The maps of the surface of the earth is in two dimensions. But, as you know, the world is actually a three-dimensional globe. So we have to use a method called a `map projection` to render it as a flat surface. We use a coordinate reference system (CRS) to show how the projected points correspond to real locations on Earth.

A Coordinate Reference System (CRS) is fundamental in geospatial data and GIS (Geographic Information Systems) because it defines how spatial data is represented on the Earth's surface. Without a proper CRS, geographic data from different sources would not align correctly, leading to errors and confusion in analysis, visualization, and decision-making.

## **WGC**(World Geodetic reference System)
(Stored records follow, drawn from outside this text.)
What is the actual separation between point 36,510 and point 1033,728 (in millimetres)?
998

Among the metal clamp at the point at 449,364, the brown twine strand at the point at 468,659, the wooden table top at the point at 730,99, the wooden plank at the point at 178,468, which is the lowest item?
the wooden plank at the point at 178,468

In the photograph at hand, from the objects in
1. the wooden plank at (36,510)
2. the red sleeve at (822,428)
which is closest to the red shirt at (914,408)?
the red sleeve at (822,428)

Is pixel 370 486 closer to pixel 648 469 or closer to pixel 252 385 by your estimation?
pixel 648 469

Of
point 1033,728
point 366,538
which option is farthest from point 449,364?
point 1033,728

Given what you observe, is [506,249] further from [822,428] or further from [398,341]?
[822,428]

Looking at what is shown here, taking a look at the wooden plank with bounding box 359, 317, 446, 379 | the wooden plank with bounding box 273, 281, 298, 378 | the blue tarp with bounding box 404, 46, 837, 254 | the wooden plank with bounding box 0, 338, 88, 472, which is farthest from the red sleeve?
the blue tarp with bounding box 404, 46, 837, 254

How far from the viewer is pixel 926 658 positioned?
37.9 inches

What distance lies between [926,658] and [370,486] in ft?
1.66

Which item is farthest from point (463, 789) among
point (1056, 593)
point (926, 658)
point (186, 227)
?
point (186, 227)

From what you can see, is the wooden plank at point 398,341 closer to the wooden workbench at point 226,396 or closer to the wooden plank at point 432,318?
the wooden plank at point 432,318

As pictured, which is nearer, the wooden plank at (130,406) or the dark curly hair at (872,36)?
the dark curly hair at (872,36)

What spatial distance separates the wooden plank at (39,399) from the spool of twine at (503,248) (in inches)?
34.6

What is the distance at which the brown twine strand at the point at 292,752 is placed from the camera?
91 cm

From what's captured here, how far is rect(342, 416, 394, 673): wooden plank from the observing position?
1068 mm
It's used globally for mapping and navigation. The most widely known version is **WGS84**, which is the standard used by GPS. It defines the shape of the Earth (ellipsoid), the datum, and the coordinate system.

Key Features:

  - Datum: WGS84 Datum, a global standard for latitude, longitude, and ellipsoidal height.
  - Coordinate System: A geographic coordinate system (latitude/longitude) on the WGS84 ellipsoid.
   - Usage: Primarily used for GPS and satellite navigation systems.
      -
 > WGS84 is often represented as EPSG:4326 in the EPSG registry, a geographic CRS with latitude and longitude coordinates.


## OGC(Open Geospatial Consortium)

**OGC** is an international organization that sets standards for geospatial and location-based services. It doesn’t define specific CRS codes but provides frameworks and specifications for managing and using CRS in geospatial systems.

The OGC CRS URNs are part of its standard for referencing coordinate systems.

```text
urn:ogc:def:crs:EPSG::4326
```

## EPSG(European Petroleum Survey Group)

**EPSG** is a registry maintained by the `International Association of Oil & Gas Producers (IOGP)`. It provides a database of `standardized codes for various CRS definitions`, including geographic, projected, and vertical coordinate systems.

EPSG codes are numeric identifiers for specific CRS or transformation. For example:
 - **EPSG:4326**: `WGS84` in geographic coordinates (latitude/longitude).
 - **EPSG:3857**: `WGS84` Web Mercator projection (used by most web mapping services).

> Widely used in GIS software (e.g., QGIS, ArcGIS) and geospatial APIs.